ENTRIES PROVIDED →
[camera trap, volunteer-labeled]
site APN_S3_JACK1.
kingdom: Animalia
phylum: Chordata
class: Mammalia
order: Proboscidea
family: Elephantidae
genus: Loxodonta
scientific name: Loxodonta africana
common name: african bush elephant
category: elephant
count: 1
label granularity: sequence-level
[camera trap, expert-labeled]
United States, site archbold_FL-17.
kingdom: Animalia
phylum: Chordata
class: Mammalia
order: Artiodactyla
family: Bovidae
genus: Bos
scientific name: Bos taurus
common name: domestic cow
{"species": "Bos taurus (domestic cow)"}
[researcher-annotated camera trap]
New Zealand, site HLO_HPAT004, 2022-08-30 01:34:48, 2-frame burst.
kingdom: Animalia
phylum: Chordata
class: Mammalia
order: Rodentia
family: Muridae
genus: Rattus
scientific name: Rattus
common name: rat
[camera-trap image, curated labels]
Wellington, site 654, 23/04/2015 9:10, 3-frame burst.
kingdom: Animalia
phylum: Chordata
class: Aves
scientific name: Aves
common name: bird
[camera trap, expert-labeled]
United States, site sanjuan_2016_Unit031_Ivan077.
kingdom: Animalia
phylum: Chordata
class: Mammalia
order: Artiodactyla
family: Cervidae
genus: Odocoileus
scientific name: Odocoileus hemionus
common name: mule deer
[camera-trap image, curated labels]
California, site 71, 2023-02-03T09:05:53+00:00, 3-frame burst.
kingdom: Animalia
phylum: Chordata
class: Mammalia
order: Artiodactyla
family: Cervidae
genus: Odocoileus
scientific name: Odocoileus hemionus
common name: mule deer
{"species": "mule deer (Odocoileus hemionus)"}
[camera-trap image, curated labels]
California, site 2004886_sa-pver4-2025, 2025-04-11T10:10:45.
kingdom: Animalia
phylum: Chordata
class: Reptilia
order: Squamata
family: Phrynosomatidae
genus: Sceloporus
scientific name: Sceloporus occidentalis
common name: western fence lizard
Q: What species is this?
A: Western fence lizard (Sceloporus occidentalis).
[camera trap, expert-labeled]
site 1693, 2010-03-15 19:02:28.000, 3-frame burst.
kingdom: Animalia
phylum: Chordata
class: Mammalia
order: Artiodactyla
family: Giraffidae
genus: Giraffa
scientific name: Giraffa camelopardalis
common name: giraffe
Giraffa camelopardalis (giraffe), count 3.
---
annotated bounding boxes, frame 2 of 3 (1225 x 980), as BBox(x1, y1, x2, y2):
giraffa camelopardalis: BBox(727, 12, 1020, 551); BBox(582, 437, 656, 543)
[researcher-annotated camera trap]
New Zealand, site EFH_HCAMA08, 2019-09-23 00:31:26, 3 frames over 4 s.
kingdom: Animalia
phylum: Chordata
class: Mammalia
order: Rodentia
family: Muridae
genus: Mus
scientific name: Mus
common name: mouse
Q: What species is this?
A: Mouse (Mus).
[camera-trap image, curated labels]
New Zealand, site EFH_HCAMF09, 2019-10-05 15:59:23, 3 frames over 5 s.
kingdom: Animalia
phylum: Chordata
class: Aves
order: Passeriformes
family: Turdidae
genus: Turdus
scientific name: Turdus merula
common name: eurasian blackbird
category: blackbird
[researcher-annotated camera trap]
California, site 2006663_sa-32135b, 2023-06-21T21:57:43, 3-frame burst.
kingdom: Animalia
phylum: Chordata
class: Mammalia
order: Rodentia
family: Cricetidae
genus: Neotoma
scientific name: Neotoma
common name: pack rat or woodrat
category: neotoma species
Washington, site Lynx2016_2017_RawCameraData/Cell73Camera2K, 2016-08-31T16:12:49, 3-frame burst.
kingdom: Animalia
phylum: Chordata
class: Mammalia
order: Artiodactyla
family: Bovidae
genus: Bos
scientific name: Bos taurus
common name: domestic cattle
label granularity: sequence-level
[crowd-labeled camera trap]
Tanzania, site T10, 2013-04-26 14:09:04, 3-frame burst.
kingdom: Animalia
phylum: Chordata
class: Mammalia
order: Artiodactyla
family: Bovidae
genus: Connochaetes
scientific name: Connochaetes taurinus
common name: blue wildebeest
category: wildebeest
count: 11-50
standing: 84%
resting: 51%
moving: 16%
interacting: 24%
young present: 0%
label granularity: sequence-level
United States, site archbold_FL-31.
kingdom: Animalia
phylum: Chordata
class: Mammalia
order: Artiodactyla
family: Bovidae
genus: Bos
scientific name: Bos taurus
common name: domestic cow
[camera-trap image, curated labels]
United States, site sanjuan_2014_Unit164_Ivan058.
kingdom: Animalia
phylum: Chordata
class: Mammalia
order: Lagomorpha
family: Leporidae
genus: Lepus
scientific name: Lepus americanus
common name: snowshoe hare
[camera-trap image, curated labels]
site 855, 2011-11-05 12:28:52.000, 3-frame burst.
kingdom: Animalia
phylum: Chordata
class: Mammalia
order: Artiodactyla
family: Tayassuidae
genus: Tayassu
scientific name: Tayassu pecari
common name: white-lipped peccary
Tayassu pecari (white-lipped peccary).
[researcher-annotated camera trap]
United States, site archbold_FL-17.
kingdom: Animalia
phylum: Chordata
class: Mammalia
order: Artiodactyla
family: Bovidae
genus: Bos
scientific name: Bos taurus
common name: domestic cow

THE TASK → An exact copy of every record is needed.

ANSWER →
[camera trap, volunteer-labeled]
site APN_S3_JACK1.
kingdom: Animalia
phylum: Chordata
class: Mammalia
order: Proboscidea
family: Elephantidae
genus: Loxodonta
scientific name: Loxodonta africana
common name: african bush elephant
category: elephant
count: 1
label granularity: sequence-level
[camera trap, expert-labeled]
United States, site archbold_FL-17.
kingdom: Animalia
phylum: Chordata
class: Mammalia
order: Artiodactyla
family: Bovidae
genus: Bos
scientific name: Bos taurus
common name: domestic cow
{"species": "Bos taurus (domestic cow)"}
[researcher-annotated camera trap]
New Zealand, site HLO_HPAT004, 2022-08-30 01:34:48, 2-frame burst.
kingdom: Animalia
phylum: Chordata
class: Mammalia
order: Rodentia
family: Muridae
genus: Rattus
scientific name: Rattus
common name: rat
[camera-trap image, curated labels]
Wellington, site 654, 23/04/2015 9:10, 3-frame burst.
kingdom: Animalia
phylum: Chordata
class: Aves
scientific name: Aves
common name: bird
[camera trap, expert-labeled]
United States, site sanjuan_2016_Unit031_Ivan077.
kingdom: Animalia
phylum: Chordata
class: Mammalia
order: Artiodactyla
family: Cervidae
genus: Odocoileus
scientific name: Odocoileus hemionus
common name: mule deer
[camera-trap image, curated labels]
California, site 71, 2023-02-03T09:05:53+00:00, 3-frame burst.
kingdom: Animalia
phylum: Chordata
class: Mammalia
order: Artiodactyla
family: Cervidae
genus: Odocoileus
scientific name: Odocoileus hemionus
common name: mule deer
{"species": "mule deer (Odocoileus hemionus)"}
[camera-trap image, curated labels]
California, site 2004886_sa-pver4-2025, 2025-04-11T10:10:45.
kingdom: Animalia
phylum: Chordata
class: Reptilia
order: Squamata
family: Phrynosomatidae
genus: Sceloporus
scientific name: Sceloporus occidentalis
common name: western fence lizard
Q: What species is this?
A: Western fence lizard (Sceloporus occidentalis).
[camera trap, expert-labeled]
site 1693, 2010-03-15 19:02:28.000, 3-frame burst.
kingdom: Animalia
phylum: Chordata
class: Mammalia
order: Artiodactyla
family: Giraffidae
genus: Giraffa
scientific name: Giraffa camelopardalis
common name: giraffe
Giraffa camelopardalis (giraffe), count 3.
---
annotated bounding boxes, frame 2 of 3 (1225 x 980), as BBox(x1, y1, x2, y2):
giraffa camelopardalis: BBox(727, 12, 1020, 551); BBox(582, 437, 656, 543)
[researcher-annotated camera trap]
New Zealand, site EFH_HCAMA08, 2019-09-23 00:31:26, 3 frames over 4 s.
kingdom: Animalia
phylum: Chordata
class: Mammalia
order: Rodentia
family: Muridae
genus: Mus
scientific name: Mus
common name: mouse
Q: What species is this?
A: Mouse (Mus).
[camera-trap image, curated labels]
New Zealand, site EFH_HCAMF09, 2019-10-05 15:59:23, 3 frames over 5 s.
kingdom: Animalia
phylum: Chordata
class: Aves
order: Passeriformes
family: Turdidae
genus: Turdus
scientific name: Turdus merula
common name: eurasian blackbird
category: blackbird
[researcher-annotated camera trap]
California, site 2006663_sa-32135b, 2023-06-21T21:57:43, 3-frame burst.
kingdom: Animalia
phylum: Chordata
class: Mammalia
order: Rodentia
family: Cricetidae
genus: Neotoma
scientific name: Neotoma
common name: pack rat or woodrat
category: neotoma species
Washington, site Lynx2016_2017_RawCameraData/Cell73Camera2K, 2016-08-31T16:12:49, 3-frame burst.
kingdom: Animalia
phylum: Chordata
class: Mammalia
order: Artiodactyla
family: Bovidae
genus: Bos
scientific name: Bos taurus
common name: domestic cattle
label granularity: sequence-level
[crowd-labeled camera trap]
Tanzania, site T10, 2013-04-26 14:09:04, 3-frame burst.
kingdom: Animalia
phylum: Chordata
class: Mammalia
order: Artiodactyla
family: Bovidae
genus: Connochaetes
scientific name: Connochaetes taurinus
common name: blue wildebeest
category: wildebeest
count: 11-50
standing: 84%
resting: 51%
moving: 16%
interacting: 24%
young present: 0%
label granularity: sequence-level
United States, site archbold_FL-31.
kingdom: Animalia
phylum: Chordata
class: Mammalia
order: Artiodactyla
family: Bovidae
genus: Bos
scientific name: Bos taurus
common name: domestic cow
[camera-trap image, curated labels]
United States, site sanjuan_2014_Unit164_Ivan058.
kingdom: Animalia
phylum: Chordata
class: Mammalia
order: Lagomorpha
family: Leporidae
genus: Lepus
scientific name: Lepus americanus
common name: snowshoe hare
[camera-trap image, curated labels]
site 855, 2011-11-05 12:28:52.000, 3-frame burst.
kingdom: Animalia
phylum: Chordata
class: Mammalia
order: Artiodactyla
family: Tayassuidae
genus: Tayassu
scientific name: Tayassu pecari
common name: white-lipped peccary
Tayassu pecari (white-lipped peccary).
[researcher-annotated camera trap]
United States, site archbold_FL-17.
kingdom: Animalia
phylum: Chordata
class: Mammalia
order: Artiodactyla
family: Bovidae
genus: Bos
scientific name: Bos taurus
common name: domestic cow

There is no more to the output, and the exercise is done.